Also since goldfish are dirty fish and eat everything ( i call them cows underwater ) Usually intense gravel vacuuming in needed depending on your subtrate. Like rifling through the gravel with the end of your vacuum, because of this many goldfish owners keep a bare bottom tank and keep their plants in pots like terra cotta or pretty glass (like candle holders from walmart). It just depends on what you want. I dont like bare bottom tanks, plus i think my goldfish would get really bored with out stuff to pick through. 

General rule for tank size and goldfish is starting out your first fish needs 15-20 gallons, and every fish after that needs ten gallons. So a thirty would have worked if your fish were small bit after they get bigger they just look cramped, so bigger is always better with goldfish. 

And for the filters the rule is ten times the filtration an hour so if your tank is 56 gallons you need 560 gallon an hour. 

And weekly water changes are a MUST, lol. 
www.thegab.com is a great goldfish centered website that has greatly helped me to improved the life of my goldfish. Its definitaly a great site for goldfish!

Good Luck! 
Jasmine


----------



## hydrophyte (Mar 1, 2009)

Certain kinds of riparium plants go well with goldfish too. If you can keep them with fairly bright light they'll also provide very good plant filtration.


----------



## sweet chariot (Nov 14, 2010)

I have for goldfish in a 55, and some good plant choices I've found are: 
-vallisneria
-echinodorus 
-sagittaria 
-java fern
-rotala

There is a link to my journal for that tank in my sig.

* * * * * * * * *

> _INSTRUCTIONS FOR THE TASK_
Reproduce the goldfish forum thread above word for word, from start to finish.

> _MATERIAL SUPPLIED_
* * * * * * * * *

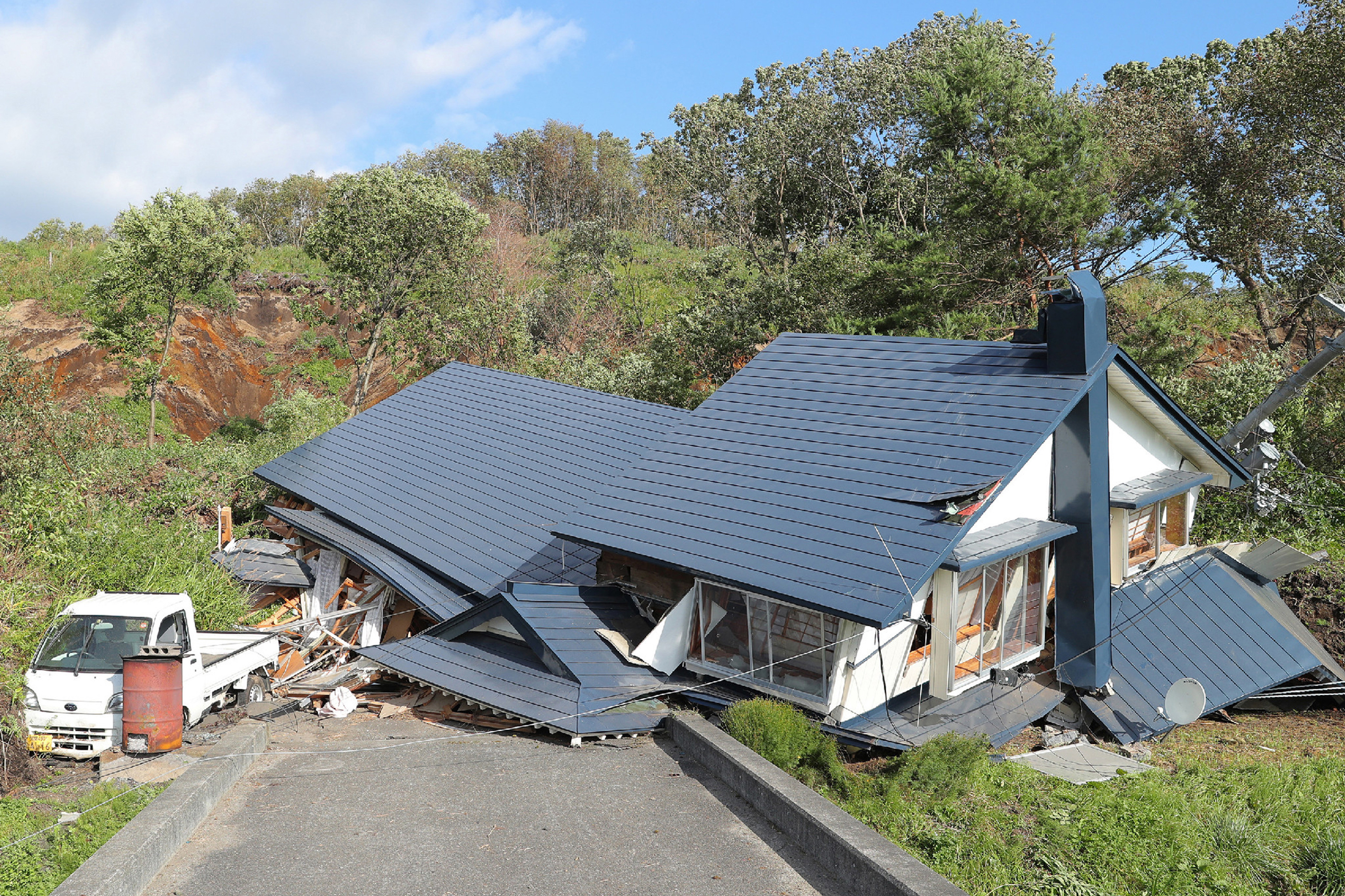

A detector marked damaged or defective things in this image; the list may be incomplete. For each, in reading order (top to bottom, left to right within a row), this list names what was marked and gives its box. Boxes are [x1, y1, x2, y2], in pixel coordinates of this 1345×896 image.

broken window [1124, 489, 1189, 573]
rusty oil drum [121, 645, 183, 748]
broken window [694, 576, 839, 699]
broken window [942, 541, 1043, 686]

* * * * * * * * *

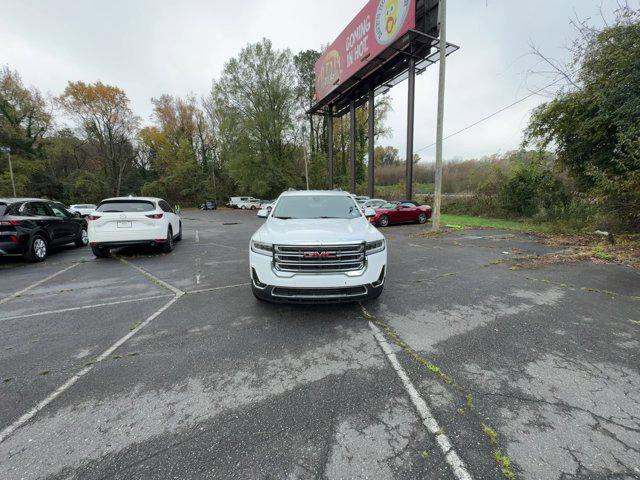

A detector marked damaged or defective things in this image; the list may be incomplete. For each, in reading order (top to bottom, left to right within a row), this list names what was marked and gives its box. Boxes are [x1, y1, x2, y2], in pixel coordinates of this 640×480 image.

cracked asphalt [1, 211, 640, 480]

* * * * * * * * *

> _EXERCISE SOLUTION_
Also since goldfish are dirty fish and eat everything ( i call them cows underwater ) Usually intense gravel vacuuming in needed depending on your subtrate. Like rifling through the gravel with the end of your vacuum, because of this many goldfish owners keep a bare bottom tank and keep their plants in pots like terra cotta or pretty glass (like candle holders from walmart). It just depends on what you want. I dont like bare bottom tanks, plus i think my goldfish would get really bored with out stuff to pick through. 

General rule for tank size and goldfish is starting out your first fish needs 15-20 gallons, and every fish after that needs ten gallons. So a thirty would have worked if your fish were small bit after they get bigger they just look cramped, so bigger is always better with goldfish. 

And for the filters the rule is ten times the filtration an hour so if your tank is 56 gallons you need 560 gallon an hour. 

And weekly water changes are a MUST, lol. 
www.thegab.com is a great goldfish centered website that has greatly helped me to improved the life of my goldfish. Its definitaly a great site for goldfish!

Good Luck! 
Jasmine


----------



## hydrophyte (Mar 1, 2009)

Certain kinds of riparium plants go well with goldfish too. If you can keep them with fairly bright light they'll also provide very good plant filtration.


----------



## sweet chariot (Nov 14, 2010)

I have for goldfish in a 55, and some good plant choices I've found are: 
-vallisneria
-echinodorus 
-sagittaria 
-java fern
-rotala

There is a link to my journal for that tank in my sig.